William Finzer

Profile

Professional Title: 
Senior Scientist
Organization/Institution: 
About Me (Bio): 
Bill is PI of the DRK-12 CODAP project. Prior to that he led the Data Games project and the Fathom Software development team at KCP Technologies. His experience includes software development, curriculum development, research into programming tools, teacher professional development, classroom teaching, and research on learning statistics. He has been principal investigator of several NSF/SBIR and ED/SBIR funded projects, most recently Data Games, a collaboration with Cliff Konold at UMass Amherst. Bill's experience as a software developer began in 1978 at San Francisco State University working with Diane Resek to create curriculum and computer environments for Statistics without Fear, Computers without Fear, and Computers in the Classroom. With Resek, he co-authored the Mirrors on the Mind software series and was co-PI of the Math Worlds project and the Computer Curriculum Cadre project. His research with Laura Gould at the Xerox Palo Alto Research Center culminated in the development of a Smalltalk-based authoring environment called Programming by Rehearsal. At the Lawrence Hall of Science in Berkeley, he led the team that developed DataRelator, an early hypertext relational database. Bill’s current interests center on developing software and curriculum to prepare students and teachers to make intelligent use of the data deluging our society.
Concord Consortium
10/01/2013

This project aims to engage students in meaningful scientific data collection, analysis, visualization, modeling, and interpretation. It targets grades 9-12 science instruction. The proposed research poses the question "How do learners conceive of and interact with empirical data, particularly when it has a hierarchical structure in which parameters and results are at one level and raw data at another?"

KCP Technologies, Inc.
09/01/2009

The Data Games project has developed software and curriculum materials in which data generated by students playing computer games form the raw material for mathematics classroom activities. Students play a short video game, analyze the game data, develop improved strategies, and test their strategies in another round of the game.

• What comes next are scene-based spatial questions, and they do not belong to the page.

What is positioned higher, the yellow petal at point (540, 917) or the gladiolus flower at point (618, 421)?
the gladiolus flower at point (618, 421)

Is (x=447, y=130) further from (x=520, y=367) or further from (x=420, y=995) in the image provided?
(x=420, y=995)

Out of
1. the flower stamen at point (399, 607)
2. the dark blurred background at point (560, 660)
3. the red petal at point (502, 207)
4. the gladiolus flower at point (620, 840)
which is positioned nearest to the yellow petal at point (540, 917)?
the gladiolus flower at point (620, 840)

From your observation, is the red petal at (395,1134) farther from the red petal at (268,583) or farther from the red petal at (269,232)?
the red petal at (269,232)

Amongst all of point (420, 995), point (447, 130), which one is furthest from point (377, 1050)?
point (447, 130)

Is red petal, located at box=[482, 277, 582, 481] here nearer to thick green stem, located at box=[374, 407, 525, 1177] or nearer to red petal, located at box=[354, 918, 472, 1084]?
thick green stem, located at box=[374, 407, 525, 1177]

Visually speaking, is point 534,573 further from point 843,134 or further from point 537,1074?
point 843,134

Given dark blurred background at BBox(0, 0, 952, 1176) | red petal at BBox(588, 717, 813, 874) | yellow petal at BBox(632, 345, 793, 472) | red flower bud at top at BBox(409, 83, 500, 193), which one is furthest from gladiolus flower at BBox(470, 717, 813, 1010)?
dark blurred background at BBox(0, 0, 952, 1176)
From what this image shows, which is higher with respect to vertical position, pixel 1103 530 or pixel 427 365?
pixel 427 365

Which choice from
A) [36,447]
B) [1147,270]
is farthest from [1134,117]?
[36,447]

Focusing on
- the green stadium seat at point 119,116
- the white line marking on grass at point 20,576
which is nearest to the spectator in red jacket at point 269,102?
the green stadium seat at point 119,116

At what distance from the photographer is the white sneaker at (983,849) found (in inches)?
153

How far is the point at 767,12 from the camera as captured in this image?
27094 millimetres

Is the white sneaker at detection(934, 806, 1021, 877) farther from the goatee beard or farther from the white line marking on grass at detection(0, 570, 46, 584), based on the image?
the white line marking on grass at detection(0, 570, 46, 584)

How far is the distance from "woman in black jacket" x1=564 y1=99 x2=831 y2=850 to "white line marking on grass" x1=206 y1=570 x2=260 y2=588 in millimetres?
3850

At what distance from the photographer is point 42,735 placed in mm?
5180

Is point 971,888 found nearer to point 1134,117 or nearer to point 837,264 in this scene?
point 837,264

University of Florida (UF)
09/01/2011

LOCUS (Levels of Conceptual Understanding in Statistics) is an NSF Funded DRK12 project (NSF#118618) focused on developing assessments of statistical understanding. These assessments will measure students’ understanding across levels of development as identified in the Guidelines for Assessment and Instruction in Statistics Education (GAISE). The intent of these assessments is to provide teachers and researchers with a valid and reliable assessment of conceptual understanding in statistics consistent with the Common Core State Standards (CCSS).